### Your instructions
Pictures stay out of the output. Return exactly the lines below from the one with "Lovetoxic / ラブトキシック" down to the one with "Anillo Punteado Corona", both included, and nothing more.

### Data in this exercise
BEGIN

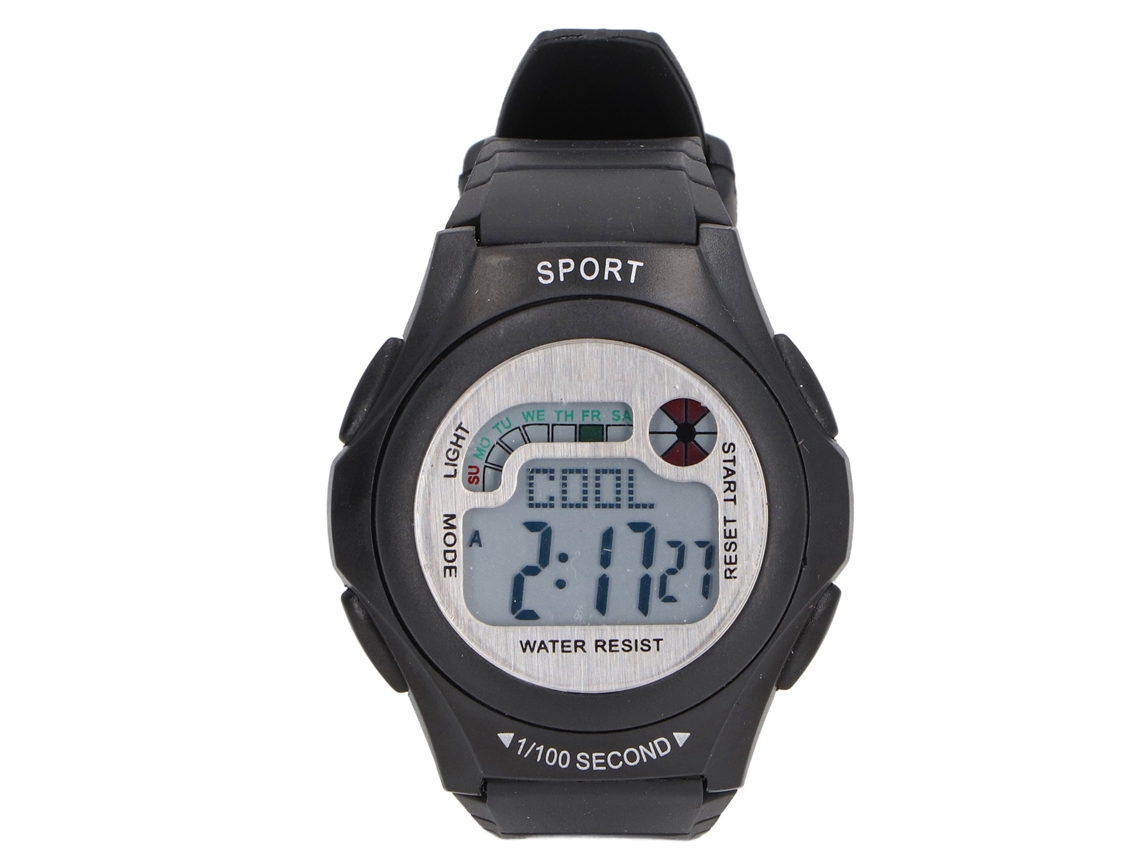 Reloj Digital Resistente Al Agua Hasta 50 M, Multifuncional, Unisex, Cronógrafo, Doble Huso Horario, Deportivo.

END
BEGIN

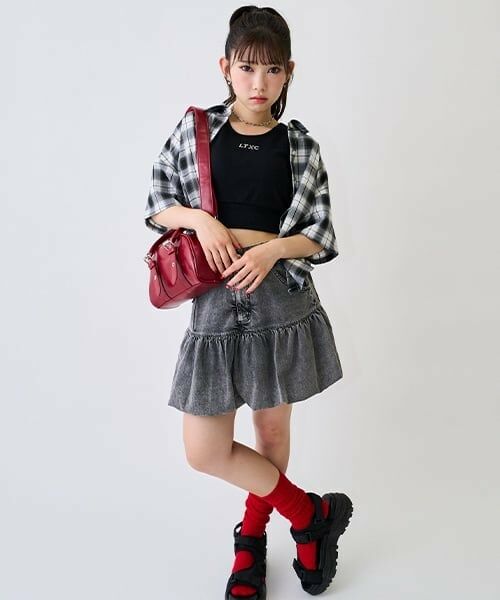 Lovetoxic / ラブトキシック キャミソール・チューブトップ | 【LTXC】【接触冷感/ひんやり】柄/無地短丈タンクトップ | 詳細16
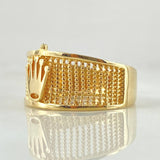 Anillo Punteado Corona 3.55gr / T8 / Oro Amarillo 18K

END

### Output for this task
 Lovetoxic / ラブトキシック キャミソール・チューブトップ | 【LTXC】【接触冷感/ひんやり】柄/無地短丈タンクトップ | 詳細16
 Anillo Punteado Corona 3.55gr / T8 / Oro Amarillo 18K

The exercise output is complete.